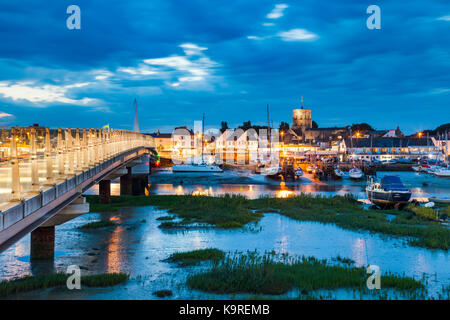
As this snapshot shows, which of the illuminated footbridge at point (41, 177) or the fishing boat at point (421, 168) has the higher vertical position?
the illuminated footbridge at point (41, 177)

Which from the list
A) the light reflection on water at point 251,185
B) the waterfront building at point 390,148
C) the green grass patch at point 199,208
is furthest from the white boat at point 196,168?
the waterfront building at point 390,148

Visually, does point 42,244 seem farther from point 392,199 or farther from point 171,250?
point 392,199

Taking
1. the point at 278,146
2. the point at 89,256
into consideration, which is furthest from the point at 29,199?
the point at 278,146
◇ ◇ ◇ ◇
▶ **Given instruction**: Please switch every "furthest" in the entries above to "farthest" and write all the entries out again with nothing else altered. Leave the pictures out of your answer.

▶ **Full solution**:
As this snapshot shows, which of the illuminated footbridge at point (41, 177) or the fishing boat at point (421, 168) has the higher vertical position?
the illuminated footbridge at point (41, 177)

Which from the list
A) the light reflection on water at point 251,185
B) the waterfront building at point 390,148
C) the green grass patch at point 199,208
is farthest from the white boat at point 196,168?
the waterfront building at point 390,148

Visually, does point 42,244 seem farther from point 392,199 or farther from point 171,250?
point 392,199

Taking
1. the point at 278,146
2. the point at 89,256
into consideration, which is farthest from the point at 29,199?
the point at 278,146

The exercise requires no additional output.